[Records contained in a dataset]
'''
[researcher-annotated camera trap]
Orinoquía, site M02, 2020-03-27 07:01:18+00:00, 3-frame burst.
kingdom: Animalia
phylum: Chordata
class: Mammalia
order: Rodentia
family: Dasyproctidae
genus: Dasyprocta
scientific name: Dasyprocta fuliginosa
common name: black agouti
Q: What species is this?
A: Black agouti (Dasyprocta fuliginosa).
'''
■ TASK STATEMENT ■
Take the entries above and transcribe them exactly.

■ EXPECTED OUTPUT ■
[researcher-annotated camera trap]
Orinoquía, site M02, 2020-03-27 07:01:18+00:00, 3-frame burst.
kingdom: Animalia
phylum: Chordata
class: Mammalia
order: Rodentia
family: Dasyproctidae
genus: Dasyprocta
scientific name: Dasyprocta fuliginosa
common name: black agouti
Q: What species is this?
A: Black agouti (Dasyprocta fuliginosa).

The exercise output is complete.